Dalam kerjasama itu, IMF menginginkan dibentuknya sebuah lembaga yang terpisah dari Departemen Keuangan dan bank sentral. Tujuannya, badan ini dapat menyiapkan industri perbankan nasional agar mampu menjadi pelaku global dengan inspirasi dari Financial Supervisory Agency (FSA) di Inggris. "Padahal, terbukti FSA gagal total dalam melaksanakan tugas dan wewenangnya," jelasnya.

Sesuai amanat UU Nomor 21 tahun 2011 tentang OJK, lembaga itu secara resmi mengawasi kinerja seluruh bank yang ada di Indonesia sejak 31 Desember 2013. Sejak itu, OJK mengambil alih tugas perbankan yang selama ini dilakukan Bank Indonesia. Dengan demikian BI akan fokus pada pengendalian inflasi dan stabilitas moneter.

Penandatanganan berita acara serah terima pengalihan fungsi pengaturan dan pengawasan bank dari BI kepada OJK berlangsung di gedung Bank Indonesia di Jakarta, Selasa 31 Desember 2013. "OJK tentu saja akan strict nantinya pada peraturan-peraturan yang ada, sebab semua itu juga sudah ada di dalam berbagai macam aturan yang selama ini juga sudah dikeluarkan oleh Bank Indonesia," kata Ketua OJK Muliaman Hadad kepada wartawan usai ketika itu.

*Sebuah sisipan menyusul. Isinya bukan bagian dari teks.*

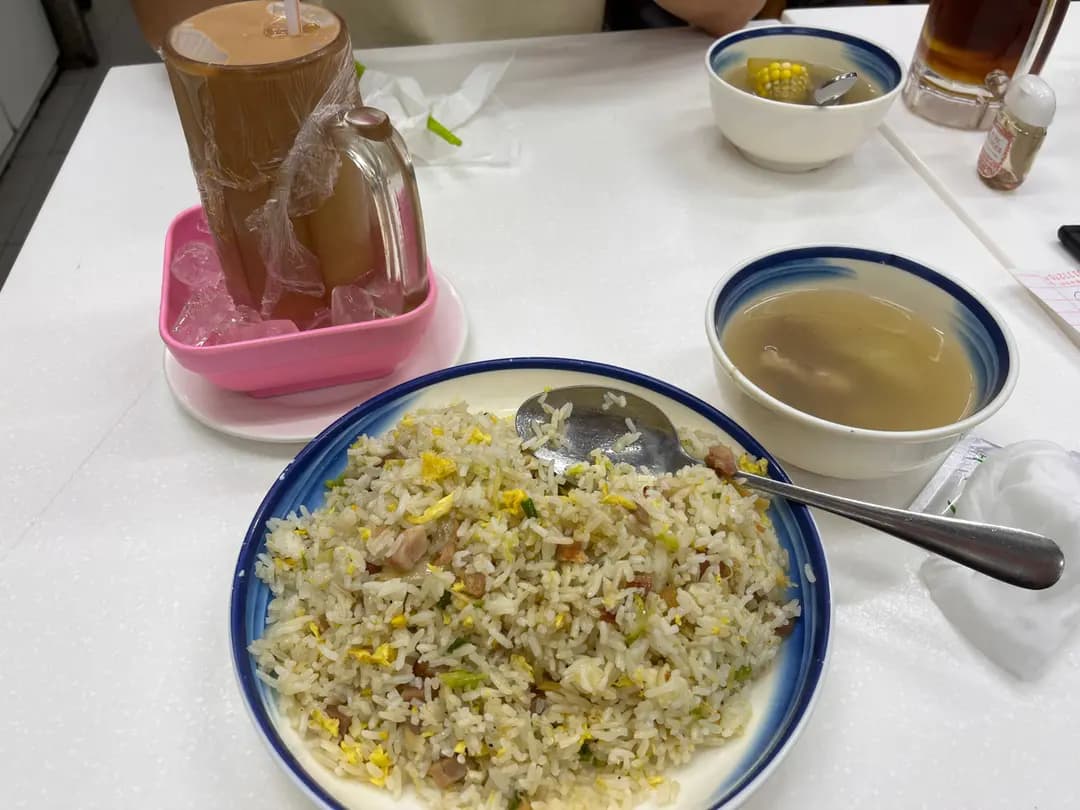 好景食堂 photo 1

Dengan disahkannya UU OJK, Badan Pengawas Pasar Modal dan Lembaga Keuangan (Bapepam LK) juga melebur ke dalam OJK. Tugas Bapepam hanya sebagai pembuat regulasi, sedangkan tugas pengawasan terhadap Lembaga Keuangan diambil alih OJK. Keberadaan OJK juga diharapkan mampu melindungi masyarakat jika terjadi penyimpangan yang dilakukan oleh jasa keuangan seperti asuransi dan pasar modal.